Pasar Rakyat Kampung Terpadu, ini sudah dibangun dari Tahun 2018 yang lalu tetapi hingga saat ini tidak diperhatikan dan digunakan.
Jurnalis porostimur.com, yang menyambangi lokasi tersebut, Selasa (27/4/2021), menemukan bahwa pasar sudah mulai rusak dan tidak terawat. Bahkan untuk penerangan juga tidak ada. Pasar ini pun dijadikan sebagian remaja dan pemuda sebagai tempat minum minuman keras (alkohol), juga dijadikan tempat pacaran, karena tidak ada kantor pemeliharaan dan penjagaan oleh dinas terkait.

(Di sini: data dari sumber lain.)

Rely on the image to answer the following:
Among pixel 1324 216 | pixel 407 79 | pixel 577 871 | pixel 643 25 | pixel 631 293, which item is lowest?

Kepada jurnalis porostimur.com di kediamanya, Selasa (27/4/2021), Ace Telahala, warga Pantai Wainitu menjelaskan, pasar ini sudah dibangun sekitar Tahun 2018 lalu. Waktu itu ketika menteri turun untuk meresmikan taman Pantai Wainitu menteri mengatakan bahwa tidak etis kalau pasar dibangun di tengah-tengah taman kan kurang bagus
“Waktu kemarin ikut sidang Jemaat, Sekretaris Kota Ambon bilang bahwa pasar ini juga belum bisa digunakan karena nanti akan dibangun jalan tembus Gudang Arang dolo baru bisa digunakan, karena masih tunggu konfirmasi dengan Pelindo untuk jalan,” ujarnya.